Recently, Collin circulated an invitation through Rhetsy (“A handcrafted gift basket of rhetorical miscellany, delivered promptly to your inbox on a weekly basis”) to share lists of fives—what people have been reading, hearing, watching, playing, waiting for, etc. in anticipation/dread of the new school year. Naturally, I’ve thought about trying to construct a unique list to the point of overthinking: total deconstruction. Lists I had started: five items I habitually buy that inadvertently lead to only eating tacos; five of my favorite objects from Tender Buttons; my five favorite female electronic music composers; and five songs from Brian Eno’s Small Craft on a Milk Sea that make the perfect score/narrative to an rpg.

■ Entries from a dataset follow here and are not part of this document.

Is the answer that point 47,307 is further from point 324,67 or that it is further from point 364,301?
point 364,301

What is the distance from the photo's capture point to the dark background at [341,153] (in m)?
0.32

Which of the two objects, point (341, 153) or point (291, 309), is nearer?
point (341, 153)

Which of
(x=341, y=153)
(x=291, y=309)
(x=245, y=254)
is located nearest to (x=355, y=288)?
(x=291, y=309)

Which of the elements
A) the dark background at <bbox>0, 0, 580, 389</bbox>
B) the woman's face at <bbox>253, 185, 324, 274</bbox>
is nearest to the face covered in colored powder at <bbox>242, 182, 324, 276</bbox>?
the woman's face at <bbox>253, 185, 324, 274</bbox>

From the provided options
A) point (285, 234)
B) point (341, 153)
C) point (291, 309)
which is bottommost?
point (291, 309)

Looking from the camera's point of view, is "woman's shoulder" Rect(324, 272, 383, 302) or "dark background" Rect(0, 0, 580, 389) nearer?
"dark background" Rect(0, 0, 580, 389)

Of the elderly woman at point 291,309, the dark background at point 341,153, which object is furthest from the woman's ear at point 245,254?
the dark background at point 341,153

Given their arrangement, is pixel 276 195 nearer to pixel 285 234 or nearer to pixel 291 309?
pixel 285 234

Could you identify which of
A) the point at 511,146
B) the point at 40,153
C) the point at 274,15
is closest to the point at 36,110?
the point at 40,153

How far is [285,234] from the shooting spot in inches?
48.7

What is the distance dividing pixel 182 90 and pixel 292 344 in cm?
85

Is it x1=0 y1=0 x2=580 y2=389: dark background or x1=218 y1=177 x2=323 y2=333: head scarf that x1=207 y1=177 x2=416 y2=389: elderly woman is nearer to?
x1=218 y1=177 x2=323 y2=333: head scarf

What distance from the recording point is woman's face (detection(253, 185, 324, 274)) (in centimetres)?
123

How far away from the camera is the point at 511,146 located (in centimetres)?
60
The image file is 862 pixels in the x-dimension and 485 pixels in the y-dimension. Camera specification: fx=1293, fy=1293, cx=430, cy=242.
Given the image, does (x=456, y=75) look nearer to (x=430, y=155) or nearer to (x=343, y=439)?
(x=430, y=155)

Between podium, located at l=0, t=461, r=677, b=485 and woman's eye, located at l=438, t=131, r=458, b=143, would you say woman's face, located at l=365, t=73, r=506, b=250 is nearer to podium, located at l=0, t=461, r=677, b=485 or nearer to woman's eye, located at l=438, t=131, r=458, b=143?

But for me, the start of the school year makes me think about how I think. The materiality of my thinking is still something I’m learning about and working to accept. Throughout my schooling, I have gotten feedback on being “spacey”, slow witted, and difficult to follow in the manifestations of my work/thinking and of my body/gestures [I have vivid memory of a professor making me speak while my hands were clasped underneath the table, looking directly in their stooped face, as they repeated “you’re giving us nothing to follow // you’re not making sense”]. I rely heavily on media/material juxtaposition and invocation; the use of referent, the act of movement. I think in exploded diagrams and in between associations. I can’t make eye contact when talking because I need to see to follow. It’s only recently that I realized it’s okay that I process in layers and associations and traces through diagrams. Each time I visit my dad I learn more about myself through him by way of looking at his hand drawn maps for directions; his diagrams of the placement of parts in cars he’s working on; and his illustrations of concepts like how joints in woodworking are fitted. From him, I realize I shouldn’t be surprised that I want to wallpaper my apartment in butcher paper and that I love visualizations.
One of my favorite collections of visualizations is a 1974 book titled Graphis Diagrams. Founded in 1944 to celebrate/promote communication design, this collection is the165th (special) issue of Graphis, edited by founder Walter Herdeg, The Artist in the Service of Science (almost as good a title to possess as Professor of Nonhumanities). In his foreword, Herdeg explains that the purpose of the book is
to show the designer how abstract facts or functions which cannot be simply depicted like natural objects may be given visual expression by suitable graphic transformation. It also reviews the means of visualizing physical and technical processes which are not perceptible to the eye.
The introduction, written by co-founder, senior vice president and creative director of Corporate Annual Reports, Inc. Leslie A. Segal, provides an interesting conversation about the synthesis of art and science in diagrams on the points of elegance, sincerity, complexity, and morality. My favorite pieces of the introduction:
In art as in science, a deceptively elegant statement may have value as a technical exercise; but as communication it is worse than no statement at all.
&
A bar chart is nothing but the skeleton of a story until the designer decides that it’s a message that should be shouted or whispered, or giggled, or just admitted.
Of the 177 diagram filled pages, it is difficult to choose only five, but here are the five diagrams that always give me pause when flipping through:
the graphic visualization of abstract data
one
Experimental digital map of Africa. It consists of four transparent sheets…and one basic outline map of the continent. Taking as the centre the basic latitude and longitude, mesh patterns were spread out in all directions at intervals of 150 km, and the data which were previously prepared were indicated at the intersections of the meshes. This made it possible to discover constantly what changes were undergone by each of the sheets at the same point under the same conditions.
two
Diagram from an article on colour perception…The dots represent the degree of perceptibility of certain colours on a given background colour.
three
Three stages in the development of a thunderstorm: 1. Thermal imbalance in a thunderhead. 2. Build-up of electrical tension. 3. Equilibrium restored.
four
Diagram of a cut-out view into the invisible belt of charged particles that embrace the planet Jupiter. The planet itself is sectioned to show that Jupiter’s temperature rises towards the centre (indicated by colour) and also to show that it may have no detectable solid surface inside its atmosphere. The difference between the axis of rotation and the magnetic axis is also indicated.
five
Pictorial flow diagram explaining the functions of the human circulatory system.
These are a few of many visualizations that make me curious to see. That make me embrace what I used to understand of myself as “scatterbrain”. That make me think of my dad’s Post-It schematics and what my grandfather would design from the daily statistics he collects from newspapers if he had his own computer. That make me question vision, sensation, and how I know.